Directions for this task
Output every record below exactly.

┌─ Supplied data

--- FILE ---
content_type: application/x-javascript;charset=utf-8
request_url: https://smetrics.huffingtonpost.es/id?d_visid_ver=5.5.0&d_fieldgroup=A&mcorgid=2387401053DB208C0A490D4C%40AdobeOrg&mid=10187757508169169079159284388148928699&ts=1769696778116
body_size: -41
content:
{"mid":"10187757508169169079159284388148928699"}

└─

Task response
--- FILE ---
content_type: application/x-javascript;charset=utf-8
request_url: https://smetrics.huffingtonpost.es/id?d_visid_ver=5.5.0&d_fieldgroup=A&mcorgid=2387401053DB208C0A490D4C%40AdobeOrg&mid=10187757508169169079159284388148928699&ts=1769696778116
body_size: -41
content:
{"mid":"10187757508169169079159284388148928699"}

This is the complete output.